First, look at the price differences between the two companies. Both reported earnings this week. Over the last year, both companies have been making slightly more money off of customers. But at Comcast, the average customer pays about $10 a month more-- around $130 to $135.
So if the Comcast takeover goes through, does that mean your bill will go up?
A lot of industry analysts say yes, if only because the company will be bigger. That means fewer choices in a landscape where you don't really have many choices for TV, internet and phone as it is. But there might be something else at work here. Think about how you watch shows now. More and more people are doing it with smart phones and tablets, and watching shows on-demand. That makes the old school remote seem clunky.

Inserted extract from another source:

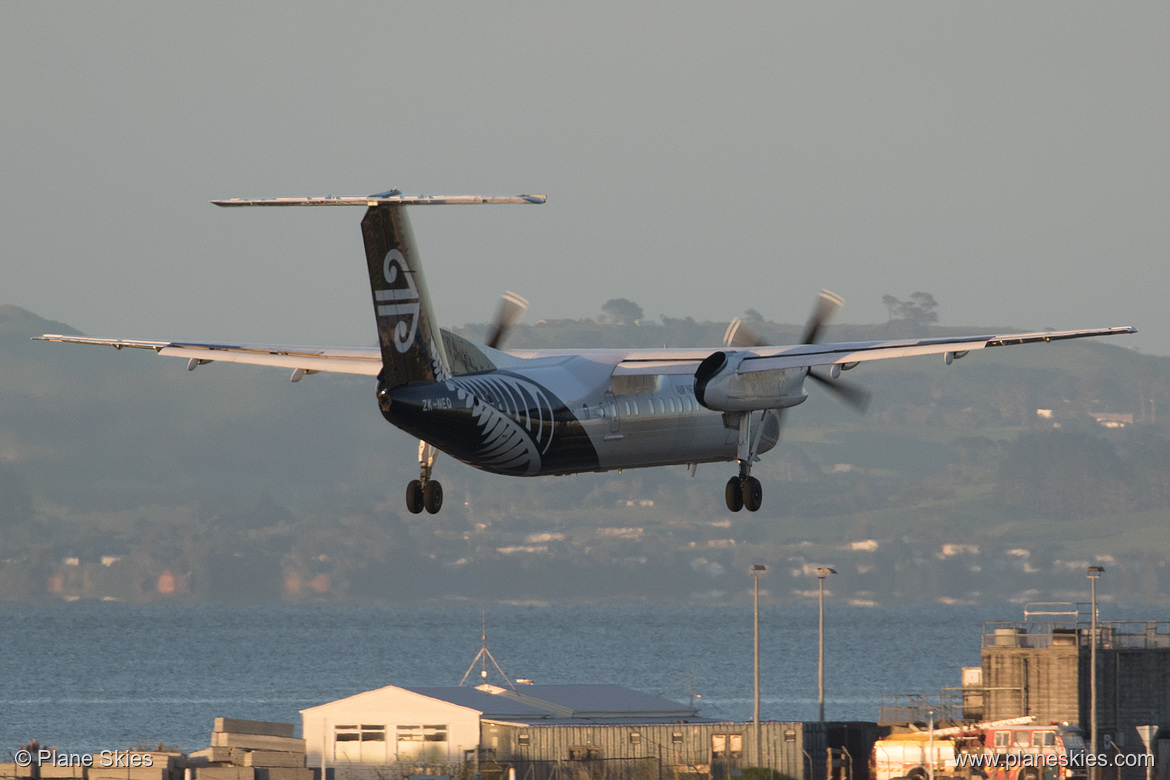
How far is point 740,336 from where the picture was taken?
1869 inches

Time Warner does have an app: you can use it to control your DVR, and watch some networks live and on-demand. But to actually control your TV, you still need a remote, and you have to deal with channel numbers and up-and-down buttons. Time Warner’s latest innovation was to change channel numbers around to make shows easier to find. “Channel numbers are still an appropriate frame of reference, even today, for particular shows at a particular time, whether you're watching it live or recording it for later,” Time Warner spokesman Rich Ruggiero told me last month, when the channel changes were rolled out.
Comcast rolled out a set-top box called the X-1 last year. It has a cloud-based interface where you can search for shows or events with either your smart phone or your voice. In that system, you can easily just tell the box what you want to watch, rather than have to use your remote to find the channel. Customers seem to like it, and the boxes seem to be good for business. At Comcast, fewer customers are cutting the cord and going internet-only. Instead, Comcast is adding cable TV customers. Time Warner, which is trying to catch up with the X-1, has been losing fewer cable TV customers lately, but they’re still losing customers.
So yes, Comcast customers pay more than Time Warner customers. But it's hard to say you'll pay more in the future because you have to, or because you want to.